Лошади все им под стать, разномастные, но крепкие, у некоторых к седлу приторочены арканы. «Орда, право слово, хоть с Мамаем иди на Русь!»
Увидев царя в голубой ленте, казаки резво спешились со своих лошадок, а когда Петр к ним подошел, сделав останавливающий знак следовавшим за ним адъютантам, донцы дружно поклонились ему в пояс и тут же горделиво выпрямились.
«А это хорошо, что нет в донских казаках раболепия даже перед царем, орлы мои степные! Может, и мой пращур среди вас сейчас стоит?!»
— Сотник Данилов. Прибыли на твой зов, царь-батюшка! — своеобразно отрапортовал здоровенный мослатый казачина, борода с проседью, а глаза с хитринкой, такие родные казачьи глаза со степным прищуром.

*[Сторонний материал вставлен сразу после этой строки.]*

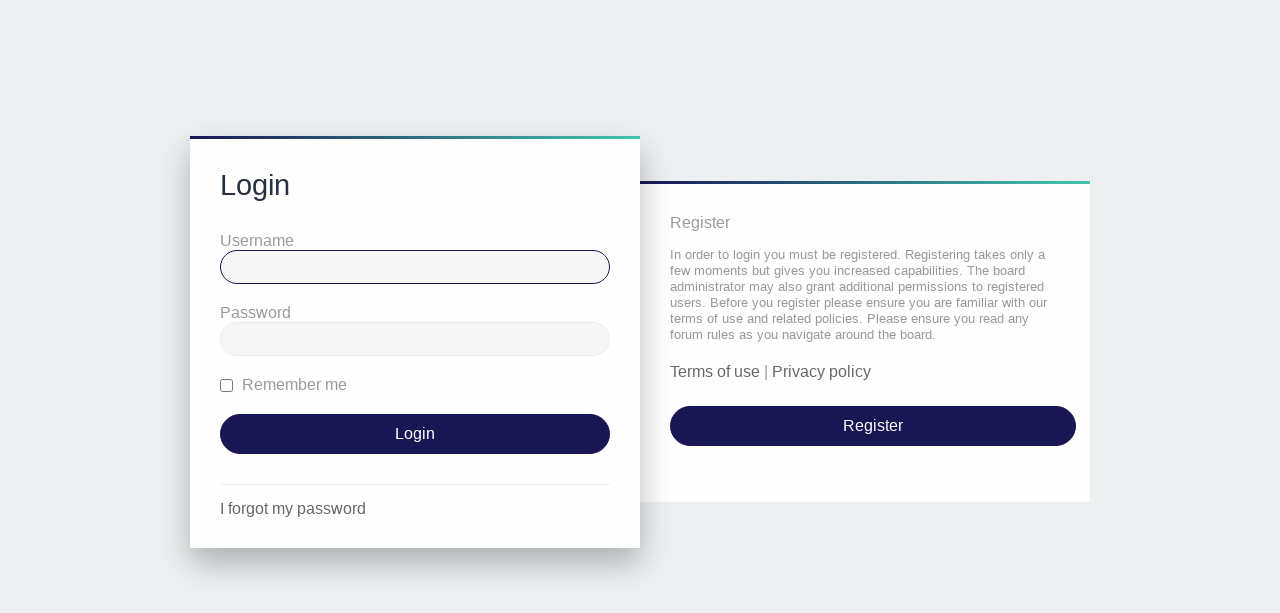

--- FILE ---
content_type: text/css
request_url: https://almost4x4.com/forum/ext/alex75/smiliesscrollbox/styles/prosilver/theme/smiley.css?assets_version=476
body_size: -123
content:
.smiley-scroll {	height: 300px;	border: solid 1px gray; 	overflow:auto;}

— Говорить я с вами долго буду, казаки, так что скидывайте мне седло да в круг садитесь! — сказал Петр, и станичники быстро расседлали двух коней, сотник усадил на одно седло императора, на другое, не чинясь, сел сам, а казаки расселись на траве полукругом, скрестив по-турецки ноги.

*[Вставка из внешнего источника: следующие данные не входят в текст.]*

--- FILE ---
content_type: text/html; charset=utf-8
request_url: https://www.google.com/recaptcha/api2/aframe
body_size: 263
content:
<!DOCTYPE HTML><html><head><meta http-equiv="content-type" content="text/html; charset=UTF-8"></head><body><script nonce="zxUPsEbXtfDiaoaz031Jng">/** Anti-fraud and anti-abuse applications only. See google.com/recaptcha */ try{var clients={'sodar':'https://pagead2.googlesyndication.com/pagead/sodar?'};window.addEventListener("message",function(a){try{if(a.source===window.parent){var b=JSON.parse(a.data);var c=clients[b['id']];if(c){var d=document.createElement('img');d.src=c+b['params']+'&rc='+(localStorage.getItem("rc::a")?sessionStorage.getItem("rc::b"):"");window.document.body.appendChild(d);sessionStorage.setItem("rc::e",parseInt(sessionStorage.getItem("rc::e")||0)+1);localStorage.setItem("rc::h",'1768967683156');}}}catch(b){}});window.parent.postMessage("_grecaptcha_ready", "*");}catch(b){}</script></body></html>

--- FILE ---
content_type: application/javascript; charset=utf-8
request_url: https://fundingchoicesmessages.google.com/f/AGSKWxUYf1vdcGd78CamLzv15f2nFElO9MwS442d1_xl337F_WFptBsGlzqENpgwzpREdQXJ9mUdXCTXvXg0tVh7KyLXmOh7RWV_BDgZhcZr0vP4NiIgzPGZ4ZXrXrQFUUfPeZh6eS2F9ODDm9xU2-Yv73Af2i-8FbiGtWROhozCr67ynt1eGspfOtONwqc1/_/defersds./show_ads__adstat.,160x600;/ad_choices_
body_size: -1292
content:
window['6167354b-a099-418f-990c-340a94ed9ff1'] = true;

— В Петербурге смута, — не стал он тянуть кота за хвост, а сказал им прямо, — изменники выступили супротив меня с оружьем, хотят живота лишить за барские свои прихоти. Два манифеста мои их возбудили. В одном даровал я солдатам и матросам 15 лет службы военной да пенсион изрядный, да вольными хлебопашцами по окончании службы пожаловал с землею, да многим имуществом…
Среди казаков послышался тихий шепот, степные глаза смотрели на царя внимательно, цепко, боясь пропустить даже слово. Петр оглянулся — офицеры правильно поняли его взгляд, один достал коробку с его папиросами и принес ее сержанту.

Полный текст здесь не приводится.